クセとりで衿に柄を通す
初めに
衿の外回りはほとんどの場合カーブしています。 柄で衿を作るなら外回りの縫い目に柄が入り込んで行くことになります。 今回は衿をくせ取りしてその柄を外回りに対して平行に出しましょうという話です。 その話の前に一つ言いたいのですが、くせ取りとは、くせを取るのではなく名前に反してくせをつけているように思います。 私はくせ取りという呼び方はいつまでたっても納得が出来ていません。 今回使用する衿のパターンは外回りの開きを多めにしましたので、柄の湾曲が分かりやすいかと思います。
粗裁ち
まずは衿の大きさに対して粗裁ちします。 くせ取りをすると思わぬところが足りなくなることがありますので、今回のような場合は衿先に充分な余白をつけておくととても安心です。
外回りを決める
今回はわかりやすいように片面づつくせ取りをしていきます。 まずは外回りを伸ばしましょう。 余分な生地があると融通が効かなくなるので、外回りの柄の位置を決めて先にカットしてしまいます。 そうすることで外回りが伸ばしやすくなりますので思い切ってカットしてしまいます。 外回りのカーブに合わせてくせを取っていきましょう。
台衿側をカット
外回りが決まりましたら、台衿側の柄を整えますがこちらも、余分な生地は融通が効かなくなるのでカットしてしまいしょう。 出来るだけ外回りに対して直角に柄が通ると見栄えがいいですが、ここら辺になると生地によってくせ取りの限界がありますし、 仕上がり後の衿の形状に負担をかけない程度にしておきましょう。
衿を作る
それでは残りの片面も同様にくせ取りしていきます。もちろん本来は左右同時に行います。

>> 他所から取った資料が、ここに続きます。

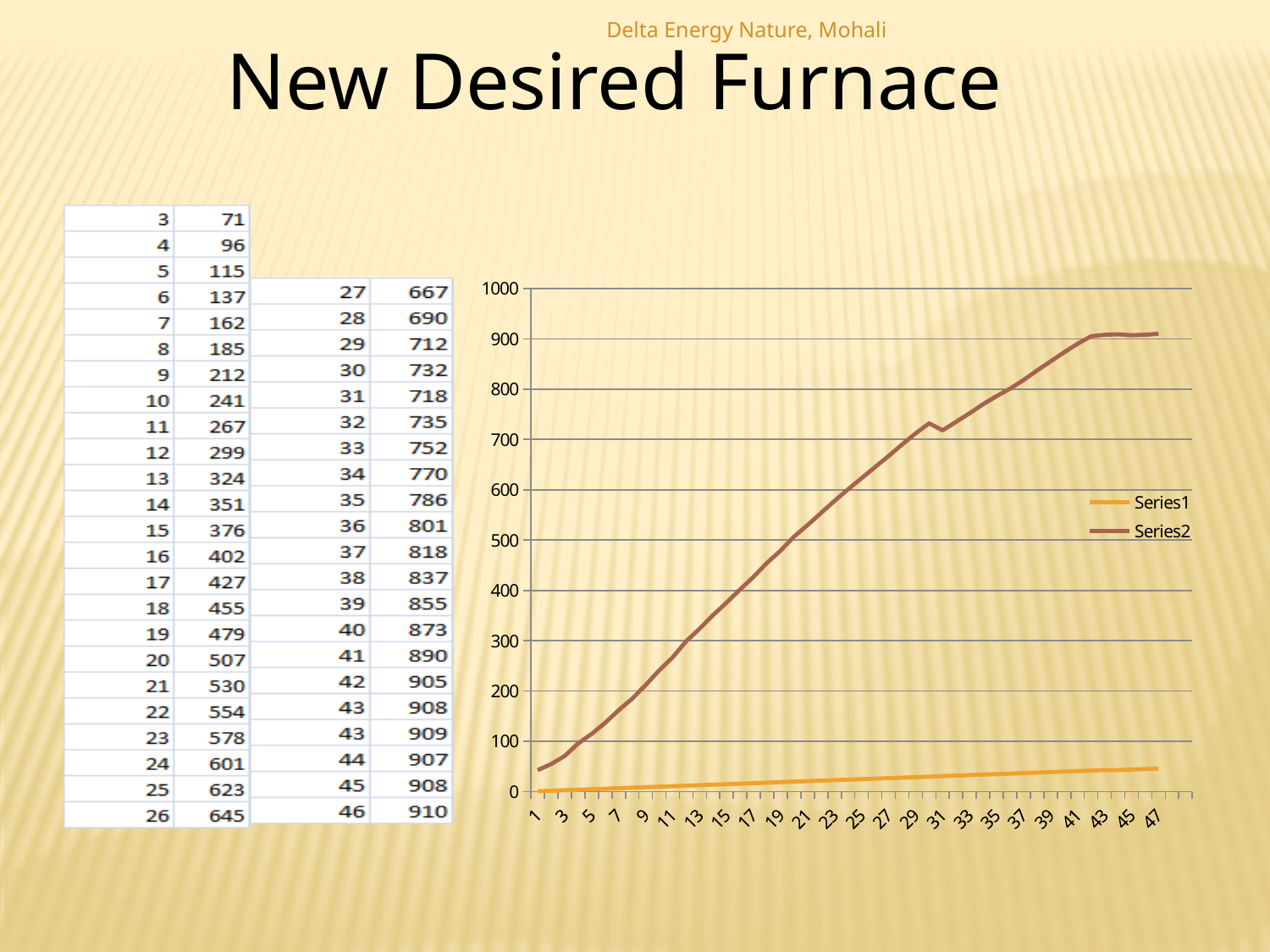
What is the highest value shown on the chart's vertical axis? 1000 Does Series2 generally rise or fall as the x axis goes from 1 to 47? rise Is the value of Series2 at x = 11 greater or less than 300? less Which series has the higher value at x = 47? Series2 Is the value of Series2 at x = 41 greater or less than 800? greater Which series is plotted in brown? Series2 Is the value of Series1 at x = 47 greater or less than 100? less What kind of chart is shown on the slide? line chart At x = 25, which series has the larger value, Series1 or Series2? Series2 How many series does the chart legend list? 2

今回は一方方向の柄なので左右対称にはなりませんが、衿端の柄が左右で違和感のないように意識をしてから衿先はカットするようにしましょう。 左右対称の柄の場合はしっかり柄の位置を測り左右の柄の位置を同じ位置にしましょう。 このように形が決まりましたら接着芯を貼り固定させましょう。 ここから普通に衿を作って完成です。
終わりに
今回は上衿でやりましたが、同じやり方で台衿ももちろんできます。 スタンドカラーであれば上衿に隠れないので大いに活躍すると思います。 このような一手間は見る人が見ればわかる粋な仕様になるかと思います。 ブラウスはジャケットやコートと違い日常的に洗濯をするアイテムです。 くせ取り後全面芯で固定するのをお勧め致します。打ち込みの強い生地ではくせ取りは出来ないのでそちらも注意して下さい。 熱とスチームで生地を動かしてバキュームで固定する、温めて動かして冷やして固める、その繰り返しです。 バキュームがなければ下敷きで扇いだり、息でフーフーと吹きかけて生地の熱をとって固めましょう。